──────── Information given

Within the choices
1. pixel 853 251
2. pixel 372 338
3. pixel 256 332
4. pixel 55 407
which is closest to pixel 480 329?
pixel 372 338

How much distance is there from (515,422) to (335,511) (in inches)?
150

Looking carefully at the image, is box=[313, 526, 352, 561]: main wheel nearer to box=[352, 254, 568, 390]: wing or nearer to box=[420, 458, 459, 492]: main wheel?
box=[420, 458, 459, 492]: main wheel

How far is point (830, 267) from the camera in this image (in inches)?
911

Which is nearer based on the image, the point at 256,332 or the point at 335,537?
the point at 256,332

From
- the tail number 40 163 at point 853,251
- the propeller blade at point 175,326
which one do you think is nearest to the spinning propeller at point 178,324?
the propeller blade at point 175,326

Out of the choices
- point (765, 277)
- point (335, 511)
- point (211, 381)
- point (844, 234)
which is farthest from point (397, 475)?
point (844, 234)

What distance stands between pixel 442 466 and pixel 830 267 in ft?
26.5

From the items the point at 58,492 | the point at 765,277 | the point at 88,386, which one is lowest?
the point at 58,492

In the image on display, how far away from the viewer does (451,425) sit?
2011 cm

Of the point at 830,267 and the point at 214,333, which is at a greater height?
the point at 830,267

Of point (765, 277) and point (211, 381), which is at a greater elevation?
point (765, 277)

────────────────
──────── Information given

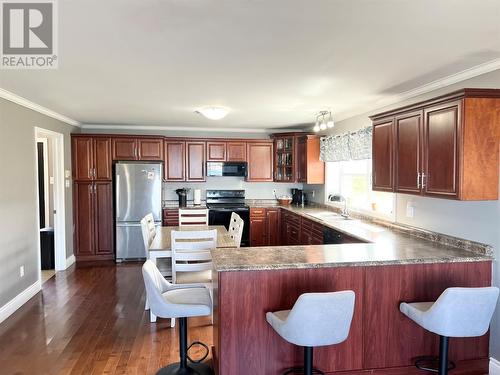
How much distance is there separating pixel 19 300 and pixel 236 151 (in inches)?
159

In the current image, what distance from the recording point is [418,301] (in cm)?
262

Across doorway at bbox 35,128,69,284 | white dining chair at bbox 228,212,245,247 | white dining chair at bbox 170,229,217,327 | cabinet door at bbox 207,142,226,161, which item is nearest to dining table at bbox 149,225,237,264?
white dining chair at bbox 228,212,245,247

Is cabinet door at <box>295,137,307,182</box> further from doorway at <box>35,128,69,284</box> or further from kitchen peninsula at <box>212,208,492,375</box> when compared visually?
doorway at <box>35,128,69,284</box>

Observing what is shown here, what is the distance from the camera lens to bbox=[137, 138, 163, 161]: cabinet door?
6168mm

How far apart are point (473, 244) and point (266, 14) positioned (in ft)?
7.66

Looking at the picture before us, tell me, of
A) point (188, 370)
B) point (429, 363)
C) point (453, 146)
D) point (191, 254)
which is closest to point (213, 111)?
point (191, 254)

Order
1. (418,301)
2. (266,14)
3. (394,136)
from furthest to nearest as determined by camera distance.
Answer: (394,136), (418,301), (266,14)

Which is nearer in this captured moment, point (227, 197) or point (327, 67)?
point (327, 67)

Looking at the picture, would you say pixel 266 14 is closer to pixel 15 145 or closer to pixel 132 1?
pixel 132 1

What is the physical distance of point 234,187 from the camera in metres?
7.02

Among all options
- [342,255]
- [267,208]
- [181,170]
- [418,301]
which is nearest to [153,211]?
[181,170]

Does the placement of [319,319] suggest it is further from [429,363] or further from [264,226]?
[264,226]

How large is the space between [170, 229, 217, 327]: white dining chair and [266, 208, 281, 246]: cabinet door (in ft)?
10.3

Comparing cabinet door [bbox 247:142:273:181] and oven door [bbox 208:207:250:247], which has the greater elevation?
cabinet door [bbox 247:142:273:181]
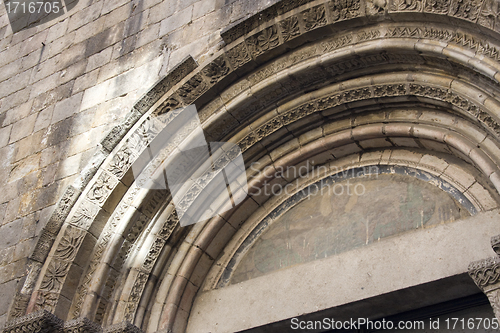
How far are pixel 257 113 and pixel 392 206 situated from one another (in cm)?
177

────────────────
──────── Information given

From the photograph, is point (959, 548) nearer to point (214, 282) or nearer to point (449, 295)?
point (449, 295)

────────────────

Your goal: Pull out every line of the records above that contains the word "picture", and copy each such line in full.

Solution:
Looking at the picture before us, tell me, of
Looking at the picture, would you say pixel 266 14 is closer to pixel 15 145 or closer to pixel 132 1?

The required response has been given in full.